◆ Data shown:
Content starts

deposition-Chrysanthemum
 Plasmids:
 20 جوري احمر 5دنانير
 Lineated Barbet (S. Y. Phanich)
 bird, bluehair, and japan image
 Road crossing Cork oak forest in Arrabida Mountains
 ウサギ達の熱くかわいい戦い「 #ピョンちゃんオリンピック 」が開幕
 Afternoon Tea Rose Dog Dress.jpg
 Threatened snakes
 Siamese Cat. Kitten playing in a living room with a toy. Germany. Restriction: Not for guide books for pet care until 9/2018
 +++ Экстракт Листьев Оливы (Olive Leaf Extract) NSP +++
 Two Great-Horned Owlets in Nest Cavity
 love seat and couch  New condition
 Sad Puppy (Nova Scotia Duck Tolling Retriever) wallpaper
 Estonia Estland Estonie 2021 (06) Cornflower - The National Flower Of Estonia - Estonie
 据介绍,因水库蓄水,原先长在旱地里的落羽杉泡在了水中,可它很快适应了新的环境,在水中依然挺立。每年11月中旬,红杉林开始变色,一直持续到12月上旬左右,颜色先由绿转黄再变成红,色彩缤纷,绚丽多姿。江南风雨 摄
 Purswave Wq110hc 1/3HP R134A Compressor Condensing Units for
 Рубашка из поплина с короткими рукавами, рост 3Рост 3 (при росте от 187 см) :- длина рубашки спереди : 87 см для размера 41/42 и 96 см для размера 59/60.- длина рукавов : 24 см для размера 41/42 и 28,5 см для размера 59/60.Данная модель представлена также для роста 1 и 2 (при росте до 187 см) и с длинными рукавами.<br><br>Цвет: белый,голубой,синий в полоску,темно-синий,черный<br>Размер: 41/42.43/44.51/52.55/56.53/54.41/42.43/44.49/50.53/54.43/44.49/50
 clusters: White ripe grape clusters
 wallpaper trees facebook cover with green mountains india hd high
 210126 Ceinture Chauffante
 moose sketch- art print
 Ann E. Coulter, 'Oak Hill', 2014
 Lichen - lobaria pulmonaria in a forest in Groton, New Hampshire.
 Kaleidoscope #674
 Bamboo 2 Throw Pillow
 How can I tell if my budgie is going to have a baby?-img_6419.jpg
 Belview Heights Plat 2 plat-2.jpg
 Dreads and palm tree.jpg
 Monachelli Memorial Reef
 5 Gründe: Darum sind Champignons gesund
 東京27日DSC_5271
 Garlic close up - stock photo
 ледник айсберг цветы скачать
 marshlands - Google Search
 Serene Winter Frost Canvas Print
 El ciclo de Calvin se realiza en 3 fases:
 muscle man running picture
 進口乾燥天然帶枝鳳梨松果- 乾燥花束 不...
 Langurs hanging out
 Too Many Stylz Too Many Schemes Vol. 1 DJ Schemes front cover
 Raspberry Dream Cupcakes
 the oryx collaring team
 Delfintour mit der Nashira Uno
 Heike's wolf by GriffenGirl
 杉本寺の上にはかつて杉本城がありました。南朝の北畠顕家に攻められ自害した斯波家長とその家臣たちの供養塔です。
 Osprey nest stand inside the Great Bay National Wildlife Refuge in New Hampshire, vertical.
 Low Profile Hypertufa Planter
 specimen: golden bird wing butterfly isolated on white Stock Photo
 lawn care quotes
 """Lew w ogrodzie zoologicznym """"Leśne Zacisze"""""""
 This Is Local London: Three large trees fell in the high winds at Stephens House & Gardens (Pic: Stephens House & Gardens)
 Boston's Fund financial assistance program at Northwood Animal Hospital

Content ends

◆ Task requirements: Copy every line of the data above, beginning with the first and ending with the line that contains "Two Great-Horned Owlets in Nest Cavity", and give nothing more.

◆ Result below:
deposition-Chrysanthemum
 Plasmids:
 20 جوري احمر 5دنانير
 Lineated Barbet (S. Y. Phanich)
 bird, bluehair, and japan image
 Road crossing Cork oak forest in Arrabida Mountains
 ウサギ達の熱くかわいい戦い「 #ピョンちゃんオリンピック 」が開幕
 Afternoon Tea Rose Dog Dress.jpg
 Threatened snakes
 Siamese Cat. Kitten playing in a living room with a toy. Germany. Restriction: Not for guide books for pet care until 9/2018
 +++ Экстракт Листьев Оливы (Olive Leaf Extract) NSP +++
 Two Great-Horned Owlets in Nest Cavity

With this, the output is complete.